Cette liberté, il la réclamait pour lui mais aussi pour ses frères africains. Il voulait donc savoir si les missionnaires avaient à cœur de former en Afrique des hommes et des femmes libres, s’ils reconnaissaient aux Africains et Africaines qui entrent dans les séminaires, congrégations religieuses et instituts de vie apostolique le droit de dire ce qu’ils pensent réellement et de se passer un jour de leur tutelle, car « la foi suppose autonomie, prise en charge de soi, de son être-dans-le-monde, à laquelle renvoie la reconnaissance de Dieu comme Dieu, autre qu’une idole de nous-mêmes, de notre impuissance inversée en toute-puissance imaginaire hors de nous».
Bref, sa grande question, devenue mienne depuis, fut celle-ci : l’objectif du christianisme en Afrique est-il de voir émerger des personnes pensant par et pour elles-mêmes ou bien cherche-t-il à produire des « êtres truqués dans un monde truqué» comme Pierre Landu, le héros d’Entre les eaux de V. Y. Mudimbe, « qui répétait machinalement des gestes et des mots qu’on lui avait enseignés pour faire marcher une mécanique religieuse, car il n’était rien de plus, ni un Africain ni un Occidental, [ni] un serviteur de Dieu, de la foi et de ses frères noirs, mais d’un christianisme culturel faisant corps avec l’Occident capitaliste qui dominait son pays». Ce qu’Eboussi attendait de l’Africain ayant été « évangélisé » par le missionnaire, c’est que, « même s’il est fils de la mission, cet Africain [meure] à son enfance pour devenir père à son tour, la tête d’une nouvelle lignée d’hommes, mais non perpétuer les Nègres, colonisables et objets d’endoctrinement et de bienfaisance».

# # # #

◆ **QUESTIONS**
1 - Dites si chacune des affirmations suivantes concorde avec le texte sur le christianisme en Afrique, en répondant par oui ou par non et en citant les mots du texte qui tranchent. (a) La liberté dont il est question n'était réclamée que pour soi, et non pour les frères africains. (b) Pierre Landu est le héros d'Entre les eaux de V. Y. Mudimbe. (c) Eboussi attendait de l'Africain évangélisé qu'il perpétue les Nègres colonisables.
2 - Rédigez la suite du texte sur le christianisme en Afrique, à partir de sa dernière phrase.

◆ **DOCUMENTS SOURCES**
# # # #

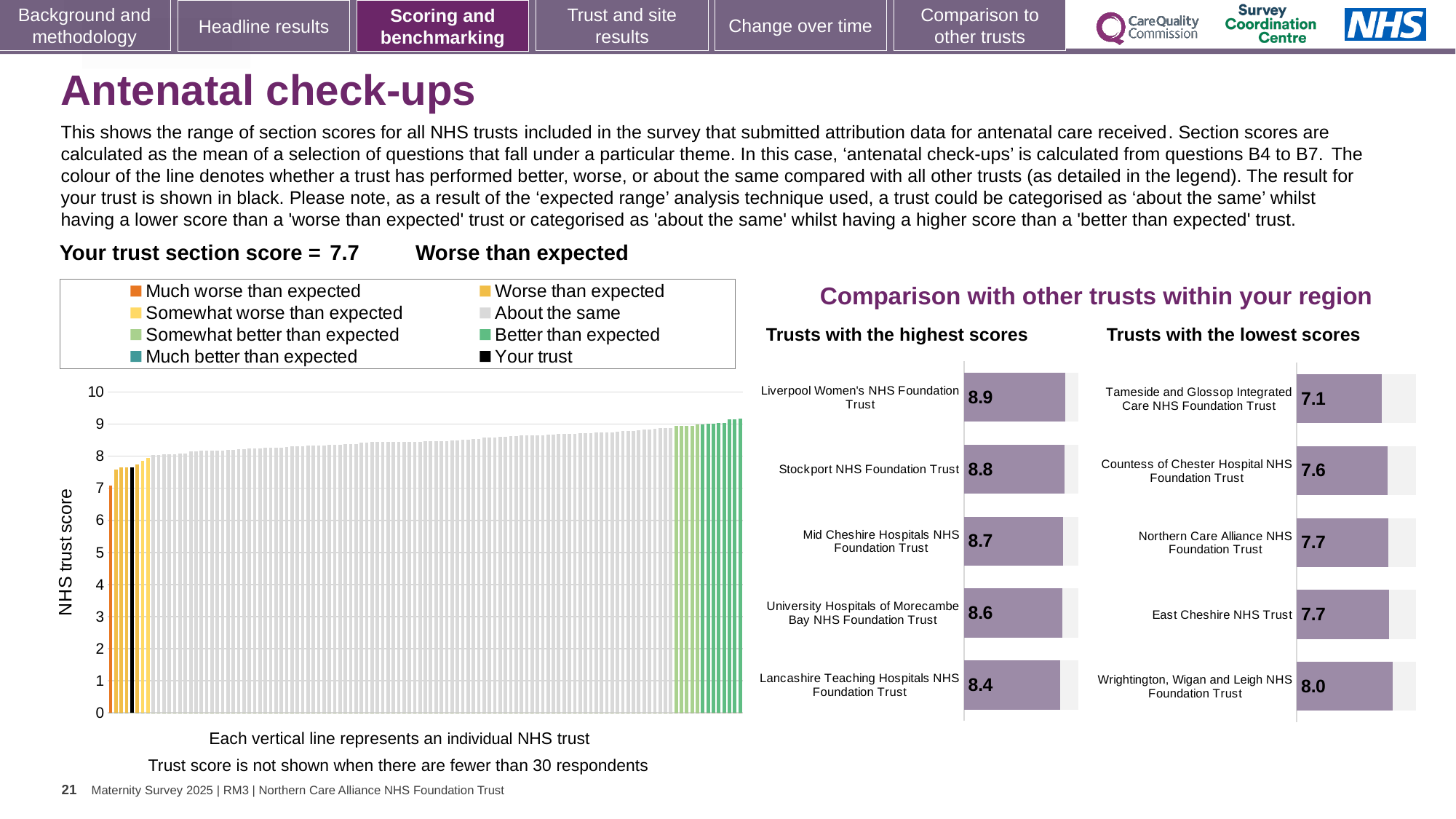
In the 'Trusts with the lowest scores' chart, which trust has the lowest score? Tameside and Glossop Integrated Care NHS Foundation Trust How many entries does the legend of the 'NHS trust score' chart list? 8 In the 'Trusts with the highest scores' chart, which trust has the highest score? Liverpool Women's NHS Foundation Trust In the 'Trusts with the lowest scores' chart, what is the score for Tameside and Glossop Integrated Care NHS Foundation Trust? 7.1 In the 'NHS trust score' chart, is the value of the lowest (leftmost) bar greater or less than 6? greater In the 'Trusts with the lowest scores' chart, which has the larger score: Countess of Chester Hospital NHS Foundation Trust or Tameside and Glossop Integrated Care NHS Foundation Trust? Countess of Chester Hospital NHS Foundation Trust In the 'Trusts with the lowest scores' chart, what is the score for Wrightington, Wigan and Leigh NHS Foundation Trust? 8.0 How many trusts are listed in the 'Trusts with the lowest scores' chart? 5 In the 'Trusts with the highest scores' chart, what is the score for Lancashire Teaching Hospitals NHS Foundation Trust? 8.4 What kind of chart is the large chart on the left with the y-axis labelled 'NHS trust score'? Bar chart In the 'Trusts with the highest scores' chart, what is the difference between the scores of Liverpool Women's NHS Foundation Trust and Lancashire Teaching Hospitals NHS Foundation Trust? 0.5 In the 'Trusts with the highest scores' chart, what is the score for Liverpool Women's NHS Foundation Trust? 8.9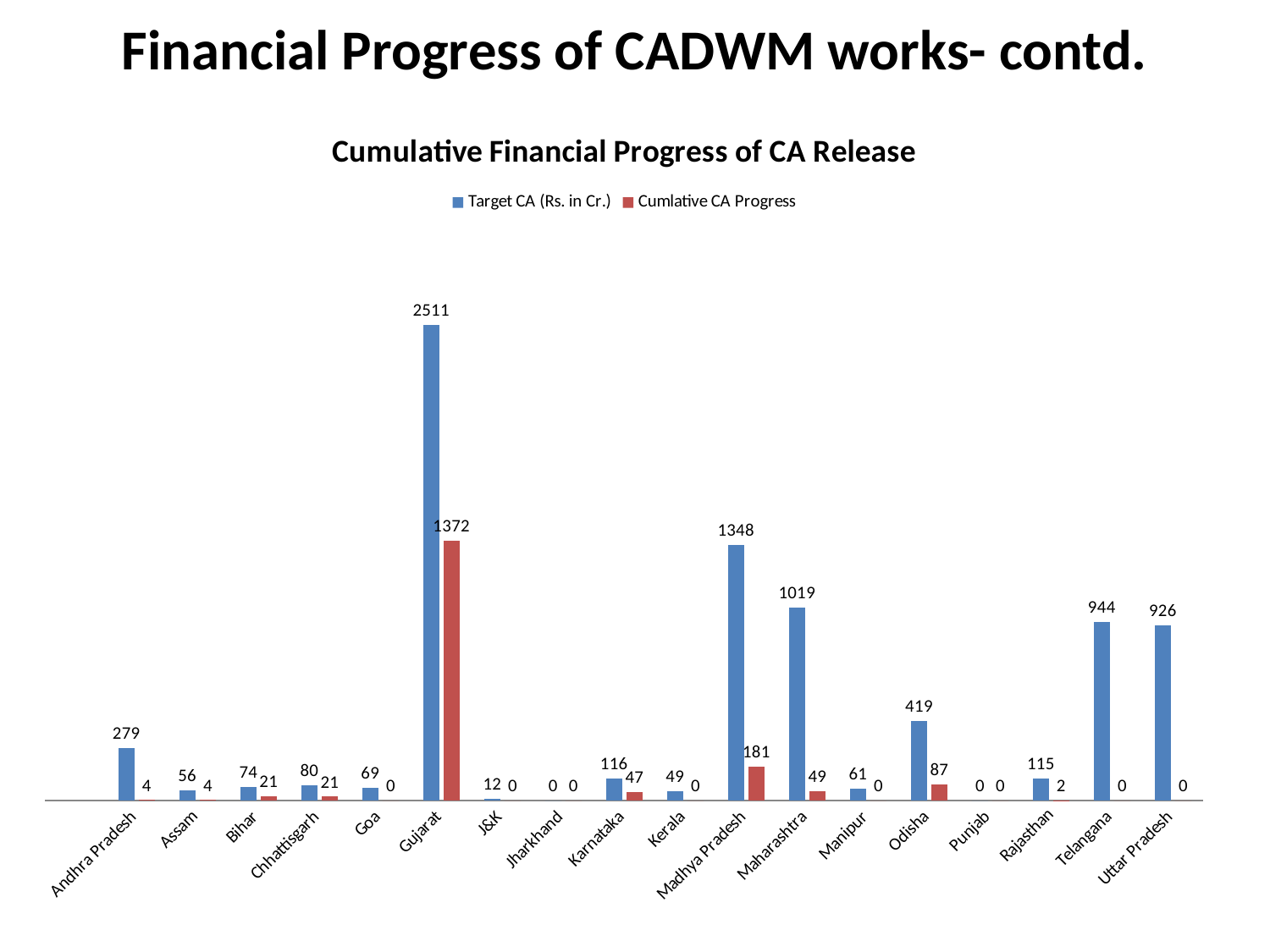
What is the Target CA (Rs. in Cr.) value for Odisha? 419 Which has a larger Cumlative CA Progress value, Karnataka or Odisha? Odisha What is the difference between the Target CA (Rs. in Cr.) and Cumlative CA Progress values for Gujarat? 1139 What type of chart is shown on the slide? Bar chart How many series does the legend list? 2 Which has a larger Target CA (Rs. in Cr.) value, Telangana or Uttar Pradesh? Telangana Which state has the highest Cumlative CA Progress value? Gujarat Which state has the highest Target CA (Rs. in Cr.) value? Gujarat How many states are shown on the x axis of the chart? 18 What is the Cumlative CA Progress value for Madhya Pradesh? 181 What is the difference between the Target CA (Rs. in Cr.) values for Madhya Pradesh and Maharashtra? 329 What is the Target CA (Rs. in Cr.) value for Gujarat? 2511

# # # #

◆ **CORRIGÉ**
1 -
(a) Non : « Cette liberté, il la réclamait pour lui mais aussi pour ses frères africains ».
(b) Oui : « Pierre Landu, le héros d’Entre les eaux de V. Y. Mudimbe ».
(c) Non : « mais non perpétuer les Nègres, colonisables et objets d’endoctrinement et de bienfaisance ».

2 -
Ainsi qu’on peut le voir, le philosophe camerounais ne se montra guère tendre avec le christianisme et les missionnaires, même s’il ne voyait pas tout en noir dans les actes que ces derniers posèrent sur le continent africain. Qu’en est-il de l’État postcolonial africain ?
II/ Pour Eboussi, l’État postcolonial est foncièrement violent
Le moins que l’on puisse dire est que le jugement d’Eboussi sur cet État est loin d’être complaisant. En 1992, par exemple, voici ce qu’il écrit sur le régime Biya : « Un homme venu d’ailleurs ne peut qu’être déconcerté de ceci : au terme de dix ans d’un gouvernement qui est un échec patent, qui est un désastre ayant fait du Cameroun un pays sinistré socialement et économiquement, s’enlisant dans la pauvreté absolue et l’anémie, le Président sortant sollicite les suffrages pour un mandat de cinq ans, afin, dit-il sans ironie, de mener à la perfection son grand œuvre». Quatorze ans plus tard, dans un entretien avec Achille Mbembe et Célestin Monga, il renouvelle ses critiques : « Il est dérisoire et cruel de se gargariser de discours sur la démocratie, les droits de l’homme, dans une culture de la mort dévaluée d’hommes superflus et encombrants » (cf. Le Messager du 19 juillet 2006).
L’État postcolonial qui apparaît dans les écrits d’Eboussi Boulaga est un État qui exerce la violence sur ceux qu’il est censé protéger, qui « procède du principe autoritaire, [qui] pose la nécessité, pour une durée indéterminée, d’user principalement, sinon exclusivement de la coercition et de la répression pour gouverner et moderniser les sociétés africaines pour leur bien». À ceux qui, pour excuser la violence des satrapes, estiment que « l’indigène ne reconnaîtrait que le pouvoir de la force personnifiée en un maître unique régnant sans partage et ne tolérant aucun dissentiment », Eboussi Boulaga répond qu’« il est facile de citer d’innombrables traditions non autoritaires, en Afrique, de dénombrer les institutions et les mécanismes qui font contrepoids à l’autorité du chef, les obligations qu’il doit sans cesse accomplir pour se légitimer» .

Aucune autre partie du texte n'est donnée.